Immunohistochemical staining of glypican 5 in NETs. (A,B,D,G,J) Well-differentiated NETs; tumors not expressing GPC5 from colon (A), lung (D), small intestine (G) and pancreas (J), and displaying positive reaction from colon (B). (C,E,F,H,I,K,L) Poorly differentiated NETs; tumors showing positive reaction from colon (C), lung (F), stomach (I) and pancreas (L), and not expressing GPC5 from colon (E), lung (H) and stomach (K). Magnification 200×.

Figure 9

Quantification of immunochemical staining of glypican 5. (A) Relative to tumor differentiation. (B) Relative to tumor grade. (C) Relative to tumor stage. Semiquantitative scale from 0 to +++ was used. Vertical bars denote 0.95 confidence intervals.

Figure 10

Differential transcription of genes encoding enzymes involved in the biosynthesis of CS repeating unit. (A) Relative transcript abundance of mRNAs for CS biosynthesis. Relative abundance for well-differentiated lung NETs (gray bars) and poorly differentiated lung NETs (black bars) are plotted on a log scale for each gene assayed and spread represents standard deviation. Genes showing significant differences are indicated: 1, p = 0.04; 2, p = 0.03; 3, p = 0.003; 4, p = 0.01; 5, p = 0.02; 6, p = 0.03; 7, p = 0.01; 8, p = 0.01. (B) Relative expression ratio of genes that show statistically significant differences in expression in poorly differentiated compared to well-differentiated tumors. Values on the Y axis are represented on a logarithmic scale.

Figure 11

Immunohistochemical staining of CS in NETs. (A,D,G,J) Normal tissue from colon (A), lung (D), small intestine (G), and gastric transitional mucosa (J). (B,E,H,K) Well-differentiated NETs from colon (B), lung (E), small intestine (H), and pancreas (K). (C,F,I,L) Poorly differentiated NETs from colon (C), lung (F), stomach (I), and pancreas (L).
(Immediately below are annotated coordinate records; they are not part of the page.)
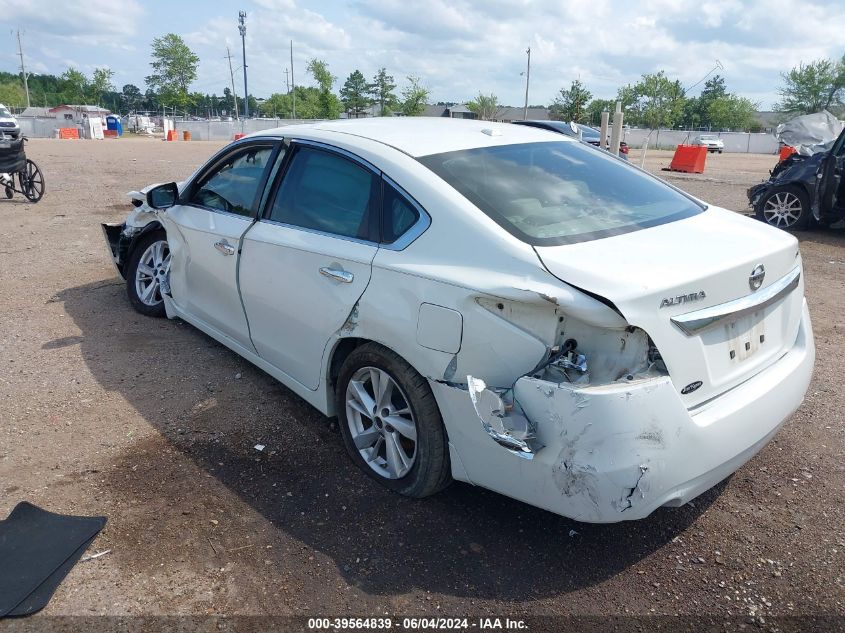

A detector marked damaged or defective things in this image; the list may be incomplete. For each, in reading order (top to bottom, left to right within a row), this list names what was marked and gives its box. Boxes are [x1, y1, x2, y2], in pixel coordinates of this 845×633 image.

damaged white car [102, 119, 816, 524]
damaged dark car [748, 112, 840, 231]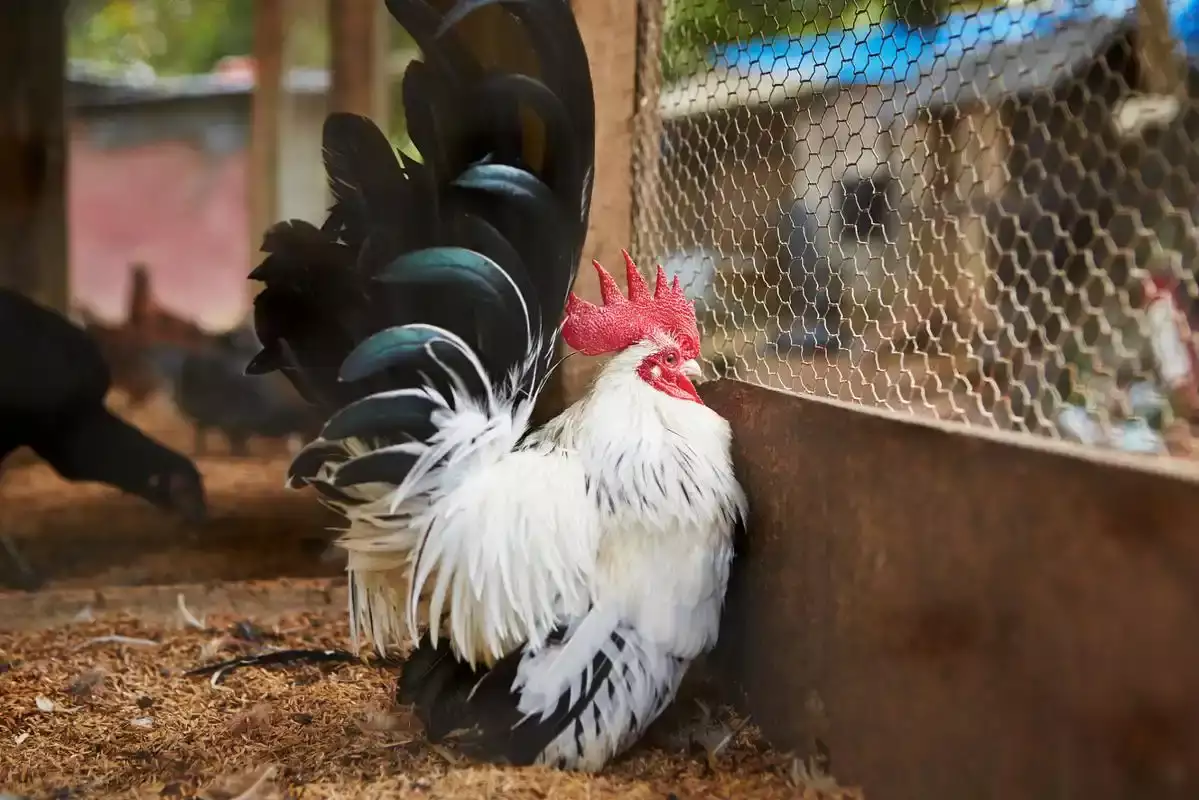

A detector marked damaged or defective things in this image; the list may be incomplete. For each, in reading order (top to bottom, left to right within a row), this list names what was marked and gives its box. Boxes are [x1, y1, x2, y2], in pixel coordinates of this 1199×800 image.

rusty metal sheet [700, 381, 1199, 800]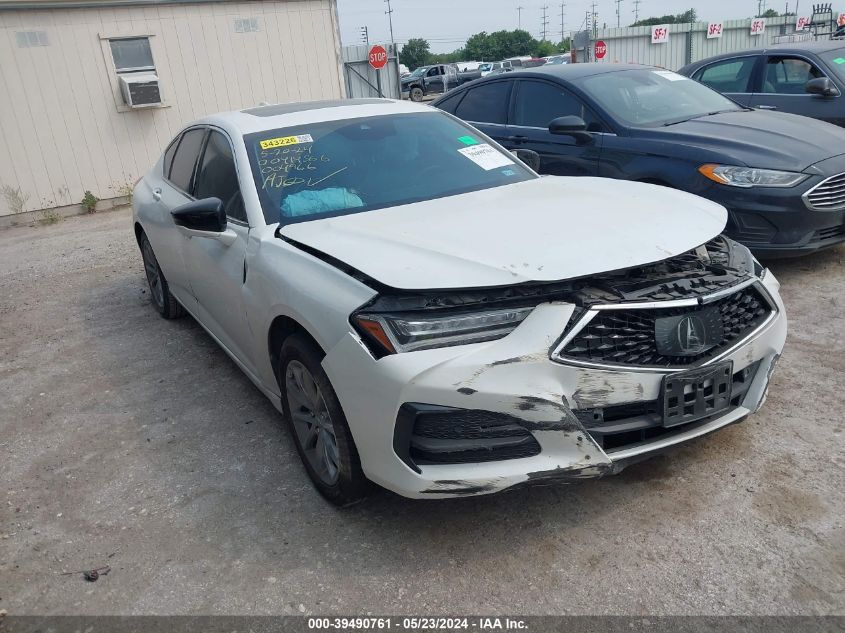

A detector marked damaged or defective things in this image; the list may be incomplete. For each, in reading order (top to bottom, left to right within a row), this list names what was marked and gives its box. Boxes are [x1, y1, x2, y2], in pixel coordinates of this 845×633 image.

shattered headlight [696, 163, 808, 188]
shattered headlight [352, 306, 532, 356]
crumpled bumper [322, 272, 784, 498]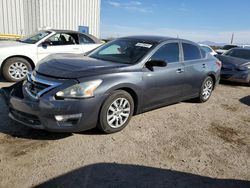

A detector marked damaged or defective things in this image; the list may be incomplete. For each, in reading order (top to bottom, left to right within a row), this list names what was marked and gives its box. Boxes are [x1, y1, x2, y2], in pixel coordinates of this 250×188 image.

damaged front bumper [0, 81, 103, 132]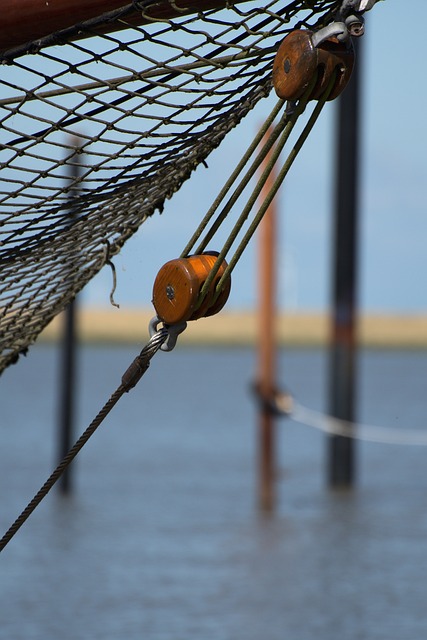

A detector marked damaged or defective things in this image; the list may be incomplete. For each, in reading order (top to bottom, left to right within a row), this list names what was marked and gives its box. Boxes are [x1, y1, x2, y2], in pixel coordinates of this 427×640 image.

rusty orange post [256, 129, 280, 510]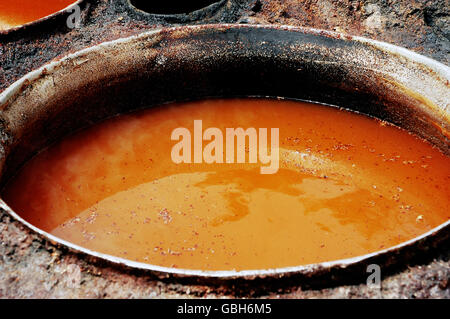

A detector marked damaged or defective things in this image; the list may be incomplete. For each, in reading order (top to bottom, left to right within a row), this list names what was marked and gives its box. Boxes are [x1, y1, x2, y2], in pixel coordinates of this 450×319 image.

rusty pot rim [0, 0, 83, 34]
burnt metal edge [0, 0, 84, 35]
rusty pot rim [0, 24, 448, 280]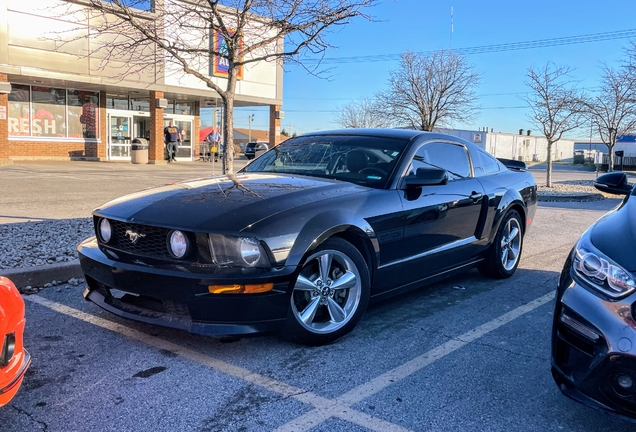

Normal tissue samples displayed faint stromal staining, also present in isolated intestinal epithelial cells (A,D,G,J); well-differentiated NETs showed focal stromal staining (B,E,H,K), clearly enhanced in the cases of poorly differentiated tumors (C,F,I,L). Magnification 400×.

Figure 12

Quantification of immunochemical staining of CS. (A) Relative to tumor differentiation. (B) Relative to tumor grade. (C) Relative to tumor stage. Semiquantitative scale from 0 to +++ was used. Vertical bars denote 0.95 confidence intervals.